Si arriverebbe al paradosso che una riforma sventolata con l’obiettivo di dare stabilità e legittimità democratica e popolare alle istituzioni repubblicane, diverrebbe un ennesimo fattore di tensioni e di instabilità interne e internazionali, oltre che uno strumento con cui attuare una autentica scortesia sul piano umano e politico istituzionale.
A meno che Berlusconi non immagini un confronto, nel futuro quadro presidenzialista, di una gara per il Quirinale tra sé e lo stesso Mattarella, ipotesi che proprio il Cavaliere di Arcore ha ventilato tra le righe della propria dichiarazione quasi a volere correggere preventivamente il tiro.

Si tutto, ci si permetta però una osservazione: siamo in presenza di una campagna elettorale tra le più anomale a cui abbiamo mai assistito, sia per il periodo in cui si svolge, sia per come viene condotta da due dei tre schieramenti in campo, con un centrosinistra e un centro impegnati non a vincere ma a impedire che Meloni vinca troppo.

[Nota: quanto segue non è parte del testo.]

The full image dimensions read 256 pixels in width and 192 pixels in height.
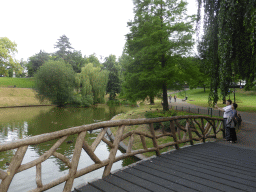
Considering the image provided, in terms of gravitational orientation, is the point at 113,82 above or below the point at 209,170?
above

Domandiamoci allora: nella legge di revisione costituzionale sulla diminuzione del numero di deputati e senatori, votata da Grillini, lega e PD fondamentalmente, non si sarebbe potuto prevedere un ulteriore articolo per rendere automatica l’indizione del referendum confermativo nel caso di modifiche apportate dal nuovo Parlamento a ranghi ridotti, immaginando o temendo un deficit di rappresentatività democratica anche nel caso di raggiungimento del quorum dei due terzi dei parlamentari favorevoli?

Molti dibattiti oggi stucchevoli non avrebbero avuto luogo.